*What the task asks:*
Could you rewrite the post on referrer spam, beginning at the words "They all use" and stopping after "Any thoughts anyone?", with "Internet Explorer" replaced by "Firefox"?

*Document extract:*
^*^%$$$!!! Referrer Spam Spiders!

I'm really starting to get annoyed with all the spiders I am getting through my site, simply so that they can put referrers in my web logs.

It wouldn't be such a big deal, considering it's very easy for me to pick out which referrers are real and which aren't pretty fast. The issue comes from the fact that they are badly written, so spider my links badly, and send URL requests that send me about 10-15 error message emails a day!

They all use a Internet Explorer User Agent, so I can't stop them all that way, I've tried banning people by IP, but they change that often it't almost not worth it.

I'm half considering puting some sort of CAPTCHA on my site just to kill these bots… but that would stop every other good bot too (i.e. Google).

Any thoughts anyone?

Btw – sorry about the lack of posts, I'm currently in the process of rewriting CT using a new OO framework idea I've been toying around with, but more on that later…

Leave a Comment

Comments

  • Mark | December 17, 2004

    Thanks for that!

    I’m not on Apache, so .htaccess isn’t an option. But I’ve written some code that look for a bad referrer and pushes it out to
    http://www.compoundtheory.com/banned.html

    It should do the trick quite nicely I think.

  • Matthew Bourke | January 24, 2005

    what about ya get a list of good bots IP’s and do a simple
    if ip in good bots list ignore
    if not captcha

  • Kevin | March 30, 2006

    Use the CAPTCHA, but allow the good spiders.
    Basically:
    if(capthchaisgood)or(spider in [good spiders])
    allow the crawl
    else
    bye-bye

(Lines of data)
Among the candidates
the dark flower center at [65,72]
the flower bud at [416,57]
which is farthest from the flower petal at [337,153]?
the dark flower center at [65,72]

*Task solution:*
They all use a Firefox User Agent, so I can't stop them all that way, I've tried banning people by IP, but they change that often it't almost not worth it.

I'm half considering puting some sort of CAPTCHA on my site just to kill these bots… but that would stop every other good bot too (i.e. Google).

Any thoughts anyone?